==== EXTRACTED TEXT
The Magisterium of the Church recalls that, when one approaches the end of earthly existence, the dignity of the human person entails the right to die with the greatest possible serenity and with one’s proper human and Christian dignity intact. To precipitate death or delay it through “aggressive medical treatments” deprives death of its due dignity. Medicine today can artificially delay death, often without real benefit to the patient. When death is imminent, and without interruption of the normal care the patient requires in such cases, it is lawful according to science and conscience to renounce treatments that provide only a precarious or painful extension of life. It is not lawful to suspend treatments that are required to maintain essential physiological functions, as long as the body can benefit from them (such as hydration, nutrition, maintaining normal temperatures, appropriate respiratory support, and the other types of assistance needed to maintain the body and manage pain). The suspension of futile treatments must not involve the withdrawal of therapeutic care. This clarification is now indispensable in light of the numerous court cases in recent years that have led to the withdrawal of care from – and to the early death of–critically but not terminally ill patients, for whom it was decided to suspend life-sustaining care which would not improve the quality of life.
In the specific case of aggressive medical treatment, it should be repeated that the renunciation of extraordinary and/or disproportionate means “is not the equivalent of suicide or euthanasia; it rather expresses acceptance of the human condition in the face of death” or a deliberate decision to waive disproportionate medical treatments which have little hope of positive results. The renunciation of treatments that would only provide a precarious and painful prolongation of life can also mean respect for the will of the dying person as expressed in advanced directives for treatment, excluding however every act of a euthanistic or suicidal nature.
The principle of proportionality refers to the overall well-being of the sick person. To choose among values (for example, life versus quality of life) involves an erroneous moral judgment when it excludes from consideration the safeguarding of personal integrity, the good life, and the true moral object of the act undertaken. Every medical action must always have as its object—intended by the moral agent—the promotion of life and never the pursuit of death. The physician is never a mere executor of the will of patients or their legal representatives, but retains the right and obligation to withdraw at will from any course of action contrary to the moral good discerned by conscience.
========
==== DATA SUPPLIED
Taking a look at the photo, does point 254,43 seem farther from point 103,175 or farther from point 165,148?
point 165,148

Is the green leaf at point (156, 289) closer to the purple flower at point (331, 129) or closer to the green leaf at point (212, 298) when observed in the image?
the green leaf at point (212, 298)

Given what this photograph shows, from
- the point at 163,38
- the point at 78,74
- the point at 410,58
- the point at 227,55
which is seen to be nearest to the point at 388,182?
========
==== DATA SUPPLIED
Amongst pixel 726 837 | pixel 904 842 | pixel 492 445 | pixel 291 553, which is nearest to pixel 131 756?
========
==== DATA SUPPLIED
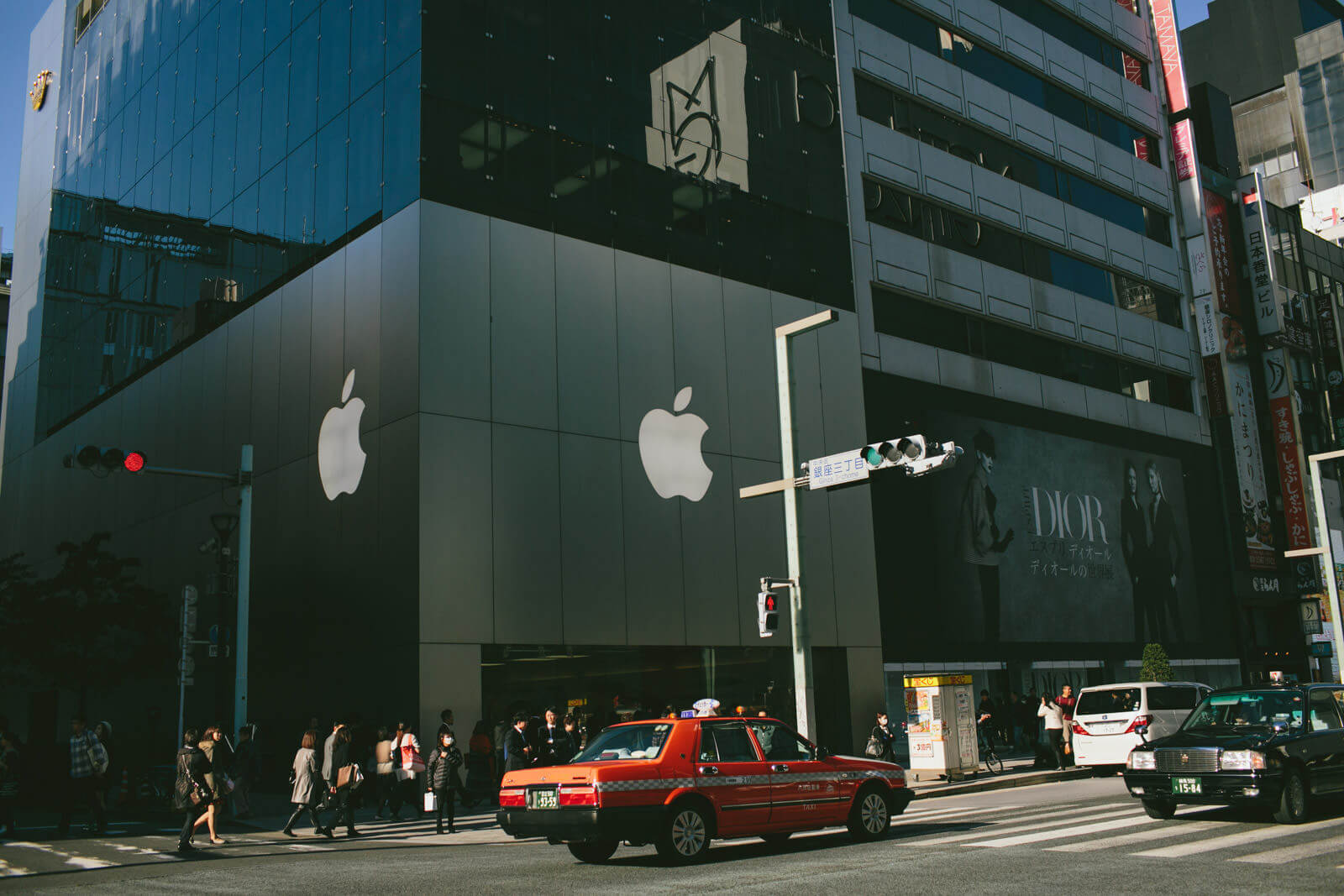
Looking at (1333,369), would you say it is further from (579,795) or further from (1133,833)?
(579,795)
========
YOUR TASKS:
a - Reproduce the passage on end-of-life care word for word, starting at "The principle of" and ending at "discerned by conscience.".
b - In the passage on end-of-life care, what must every medical action always have as its object?

COMPLETED EXERCISE:
a -
The principle of proportionality refers to the overall well-being of the sick person. To choose among values (for example, life versus quality of life) involves an erroneous moral judgment when it excludes from consideration the safeguarding of personal integrity, the good life, and the true moral object of the act undertaken. Every medical action must always have as its object—intended by the moral agent—the promotion of life and never the pursuit of death. The physician is never a mere executor of the will of patients or their legal representatives, but retains the right and obligation to withdraw at will from any course of action contrary to the moral good discerned by conscience.

b - The promotion of life and never the pursuit of death.